A 6-months, a treatment regimen administered 3 times per week consisting of isoniazid, rifampin, and streptomycin, with pyrazinamide given for the first 2 months, was effective for the treatment of pulmonary tuberculosis.

Source of funding: Not stated.

Address for article reprint: Dr. D.J. Girling, MRC Cardiothoracic Epidemiology Group, Brompton Hospital, Fulham Road, London SW3 6HP, England, UK.


Separate drug formulations were more effective than combined isoniazid, rifampin, and pyrazinamide for pulmonary tuberculosis

These 2 studies are part of an ongoing research program of the Medical Research Council Cardiothoracic Epidemiology Group (British) evaluating effectiveness of short-course, multiple-drug combination chemotherapy in active pulmonary tuberculosis.
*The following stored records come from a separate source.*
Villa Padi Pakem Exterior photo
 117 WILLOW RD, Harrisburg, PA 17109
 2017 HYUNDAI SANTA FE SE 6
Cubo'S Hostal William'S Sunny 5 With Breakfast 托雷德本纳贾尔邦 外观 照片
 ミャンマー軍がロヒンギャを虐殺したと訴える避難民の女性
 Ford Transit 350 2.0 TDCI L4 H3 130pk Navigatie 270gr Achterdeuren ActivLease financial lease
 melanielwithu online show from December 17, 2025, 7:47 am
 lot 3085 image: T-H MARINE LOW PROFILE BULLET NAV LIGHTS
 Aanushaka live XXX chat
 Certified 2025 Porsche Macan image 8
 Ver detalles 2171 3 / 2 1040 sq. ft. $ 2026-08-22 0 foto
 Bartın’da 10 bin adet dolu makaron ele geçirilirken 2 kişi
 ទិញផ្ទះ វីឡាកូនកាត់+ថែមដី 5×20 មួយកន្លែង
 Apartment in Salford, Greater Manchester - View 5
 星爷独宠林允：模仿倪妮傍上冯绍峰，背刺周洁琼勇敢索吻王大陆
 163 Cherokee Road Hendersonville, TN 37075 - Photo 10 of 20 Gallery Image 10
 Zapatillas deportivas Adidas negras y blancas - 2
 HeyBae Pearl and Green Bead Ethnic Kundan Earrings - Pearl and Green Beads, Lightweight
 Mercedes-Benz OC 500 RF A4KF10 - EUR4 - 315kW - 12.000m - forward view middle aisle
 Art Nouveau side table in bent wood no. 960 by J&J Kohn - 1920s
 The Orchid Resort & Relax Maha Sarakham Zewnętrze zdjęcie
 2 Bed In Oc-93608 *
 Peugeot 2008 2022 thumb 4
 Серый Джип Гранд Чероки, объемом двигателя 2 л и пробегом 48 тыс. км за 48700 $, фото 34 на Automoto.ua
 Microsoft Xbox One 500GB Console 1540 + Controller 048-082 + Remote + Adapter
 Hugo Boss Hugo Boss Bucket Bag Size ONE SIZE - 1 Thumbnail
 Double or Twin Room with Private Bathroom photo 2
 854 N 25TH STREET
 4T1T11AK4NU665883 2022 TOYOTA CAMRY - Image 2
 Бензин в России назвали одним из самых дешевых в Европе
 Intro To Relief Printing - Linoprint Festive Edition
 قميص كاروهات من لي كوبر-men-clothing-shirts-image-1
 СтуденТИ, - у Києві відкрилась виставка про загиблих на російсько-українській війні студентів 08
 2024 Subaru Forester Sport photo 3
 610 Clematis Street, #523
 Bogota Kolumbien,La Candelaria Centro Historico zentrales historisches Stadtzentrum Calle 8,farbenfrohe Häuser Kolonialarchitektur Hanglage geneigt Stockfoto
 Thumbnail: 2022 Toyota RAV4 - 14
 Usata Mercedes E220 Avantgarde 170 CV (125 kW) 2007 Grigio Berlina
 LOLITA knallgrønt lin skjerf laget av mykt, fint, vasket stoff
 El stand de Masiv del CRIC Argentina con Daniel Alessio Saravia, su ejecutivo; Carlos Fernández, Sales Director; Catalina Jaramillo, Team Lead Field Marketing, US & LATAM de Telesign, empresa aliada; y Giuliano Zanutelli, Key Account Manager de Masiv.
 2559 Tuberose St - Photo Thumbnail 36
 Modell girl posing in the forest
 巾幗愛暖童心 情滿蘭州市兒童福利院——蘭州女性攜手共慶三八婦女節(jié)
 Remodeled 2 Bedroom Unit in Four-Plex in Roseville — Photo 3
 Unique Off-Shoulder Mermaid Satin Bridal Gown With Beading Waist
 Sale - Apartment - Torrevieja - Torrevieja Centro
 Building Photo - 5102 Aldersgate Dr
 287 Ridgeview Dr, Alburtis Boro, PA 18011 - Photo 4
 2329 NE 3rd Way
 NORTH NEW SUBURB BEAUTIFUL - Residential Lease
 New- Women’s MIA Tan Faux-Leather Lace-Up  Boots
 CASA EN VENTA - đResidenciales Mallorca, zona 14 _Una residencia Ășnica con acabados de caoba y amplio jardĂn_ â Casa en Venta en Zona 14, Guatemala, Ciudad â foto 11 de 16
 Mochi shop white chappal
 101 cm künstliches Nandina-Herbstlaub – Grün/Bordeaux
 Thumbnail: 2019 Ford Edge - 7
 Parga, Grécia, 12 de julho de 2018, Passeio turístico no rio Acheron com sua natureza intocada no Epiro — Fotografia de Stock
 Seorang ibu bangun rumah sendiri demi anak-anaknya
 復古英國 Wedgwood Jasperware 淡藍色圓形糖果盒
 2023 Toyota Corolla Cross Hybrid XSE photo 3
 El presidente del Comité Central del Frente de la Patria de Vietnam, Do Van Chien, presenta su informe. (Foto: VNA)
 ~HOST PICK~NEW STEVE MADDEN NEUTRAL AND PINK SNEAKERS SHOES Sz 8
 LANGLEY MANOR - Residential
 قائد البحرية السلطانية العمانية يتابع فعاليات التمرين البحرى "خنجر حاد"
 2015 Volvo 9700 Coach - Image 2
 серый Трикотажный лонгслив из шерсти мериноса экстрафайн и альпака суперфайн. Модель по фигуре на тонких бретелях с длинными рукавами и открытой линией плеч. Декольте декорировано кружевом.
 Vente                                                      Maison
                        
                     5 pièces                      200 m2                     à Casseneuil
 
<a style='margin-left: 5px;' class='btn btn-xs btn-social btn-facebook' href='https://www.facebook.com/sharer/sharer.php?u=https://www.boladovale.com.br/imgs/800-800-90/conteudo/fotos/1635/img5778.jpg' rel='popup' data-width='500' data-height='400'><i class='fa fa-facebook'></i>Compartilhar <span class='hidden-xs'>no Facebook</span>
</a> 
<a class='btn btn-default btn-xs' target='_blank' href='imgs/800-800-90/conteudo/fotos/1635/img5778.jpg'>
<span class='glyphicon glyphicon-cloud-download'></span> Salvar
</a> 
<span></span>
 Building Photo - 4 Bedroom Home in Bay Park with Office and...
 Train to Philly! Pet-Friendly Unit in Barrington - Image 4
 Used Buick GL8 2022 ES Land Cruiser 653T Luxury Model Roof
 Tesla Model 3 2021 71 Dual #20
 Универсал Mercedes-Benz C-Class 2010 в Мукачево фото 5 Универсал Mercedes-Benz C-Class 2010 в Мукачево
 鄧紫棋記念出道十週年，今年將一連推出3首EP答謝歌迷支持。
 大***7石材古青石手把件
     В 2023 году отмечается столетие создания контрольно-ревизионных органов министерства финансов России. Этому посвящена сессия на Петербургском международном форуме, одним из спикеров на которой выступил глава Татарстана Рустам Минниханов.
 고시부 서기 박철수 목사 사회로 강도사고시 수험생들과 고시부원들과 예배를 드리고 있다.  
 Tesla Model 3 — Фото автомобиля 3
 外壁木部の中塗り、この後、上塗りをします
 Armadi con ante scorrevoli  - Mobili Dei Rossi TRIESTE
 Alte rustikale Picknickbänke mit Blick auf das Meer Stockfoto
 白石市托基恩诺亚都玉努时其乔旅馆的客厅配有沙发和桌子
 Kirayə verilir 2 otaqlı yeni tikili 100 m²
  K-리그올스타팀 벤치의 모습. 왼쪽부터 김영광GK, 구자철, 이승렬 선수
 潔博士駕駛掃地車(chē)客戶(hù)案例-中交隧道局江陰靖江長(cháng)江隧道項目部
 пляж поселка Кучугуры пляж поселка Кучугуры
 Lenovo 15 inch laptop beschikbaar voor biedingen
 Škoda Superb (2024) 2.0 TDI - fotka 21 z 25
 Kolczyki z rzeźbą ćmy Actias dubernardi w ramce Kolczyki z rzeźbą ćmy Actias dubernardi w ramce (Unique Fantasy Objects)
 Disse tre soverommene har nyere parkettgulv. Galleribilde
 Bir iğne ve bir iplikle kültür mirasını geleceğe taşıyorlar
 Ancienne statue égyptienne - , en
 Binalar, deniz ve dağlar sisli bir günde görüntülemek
An additional aim of these studies was to assess patient acceptance of a combined formulation of isoniazid, rifampin, and pyrazinamide compared with the individual drugs taken separately. The settings for the studies were Hong Kong and Singapore. Patient demographics were similar for the 2 studies. As would be expected from studies coordinated by a single group, the general design and methods were also similar.

In the Hong Kong study, all mycobacteriologic studies were done in London, England. In Singapore, entry laboratory studies for tuberculosis were done by both the London laboratory and by a facility in Singapore. After chemotherapy, any sputum smear or culture whose result was positive in Singapore was repeated by the London laboratory. It would have been illustrative for the authors to have given the interlaboratory agreement between London and Singapore and to have described how discrepancies were dealt with. If the agreement was not 100%, how confident were the authors in the bacteriologically defined relapse rate (especially if the Singapore laboratory produced false-negative results)? It is also not clear from either article how patients with postive sputum smears who did not subsequently have a positive culture for Mycobacterium tuberculosis (either on entry or during follow-up) were handled in the analysis. This information would be important for the specimens that were transported from Hong Kong to London, because the organism may have died in transit, yet still be seen on staining of the sputum smear but not be recoverable on culture. The last point concerning the laboratory component of both studies is the definition of bacteriologic relapse after chemotherapy " a culture growing 10 or more colonies in 2 different months during any consecutive 3 months up to 24 months or 6 months thereafter (Hong Kong) or to 18 months or 4 months thereafter (Singapore)." The authors did not comment on this breakpoint of colonies and time frame with respect to the clinical significance of any positive Mycobacterium tuberculosis culture after chemotherapy. The distribution of all the quantified positive cultures would be an interesting feature in the effectiveness analysis of these studies.

Although these laboratory points may affect the magnitude of the observed effectiveness, they would be unlikely to affect the intertreatment group comparisons because the laboratory effects should be evenly distributed. Hence, these studies, and presumably the studies to follow from this group, add to the overall knowledge base for the treatment of active pulmonary tuberculosis in southeast Asia and elsewhere, including North America, where the combined issues of drug cost and availability, compliance and tolerance with prescribed therapy, and clinical follow-up must be balanced with treatment efficacy, emergence of bacterial resistance to single and multiple agents, and the public health issues related to spread of tuberculosis.

The results related to the 2 combined formulations of isoniazid, rifampin, and pyrazinamide used in these studies (Rifater 2 in Singapore and Rifater 3 in Hong Kong) are encouraging in that they were subjectively well accepted by the patients. It is unfortunate that the former product appeared to be less effective than the agents used individually because the latter agent is reported by the authors to be no longer available.